=== Extracted text ===
The Golden Statue Problem (or: When Power Starts Casting Statues of Itself)
- James Terry

- Feb 16
- 3 min read

There’s a moment in every decaying empire when the leader stops asking to be admired and starts requiring it. That’s when the art gets bigger, the gold gets thicker, and dissent starts to smell like smoke.
According to reporting by Donald Trump-watchers who still have the stomach for it, we’ve entered that phase. Again. Louder this time.
As Peter Baker of The New York Times lays out, Trump’s lifelong obsession with branding—his name etched, stamped, bolted, and gilded onto anything that will hold still long enough—has metastasised into something stranger and darker in his second act. It’s no longer just hotels and towers. It’s culture, government, and history itself being pressed into service as a mirror.
This is the guy who put his name over the John F. Kennedy Center for the Performing Arts, because subtlety is for people who don’t confuse legacy with signage. His admirers are now erecting a 15-foot, gold-plated statue of him at his Miami golf course. They’re calling it Don Colossus, which sounds like something dreamed up in a writers’ room at Saturday Night Live, except nobody yells “cut,” and the cheques clear.

=== Available data ===
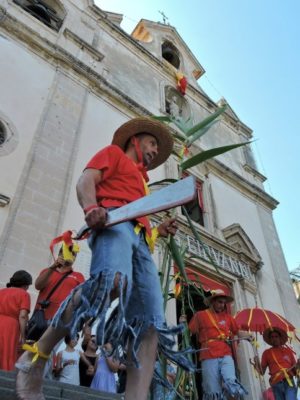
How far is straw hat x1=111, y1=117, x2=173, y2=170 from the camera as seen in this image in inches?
107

=== Request ===
In the essay on Trump's branding, what are his admirers calling the gold-plated statue they are putting up at his Miami golf course?

=== Solution to the problem ===
Don Colossus.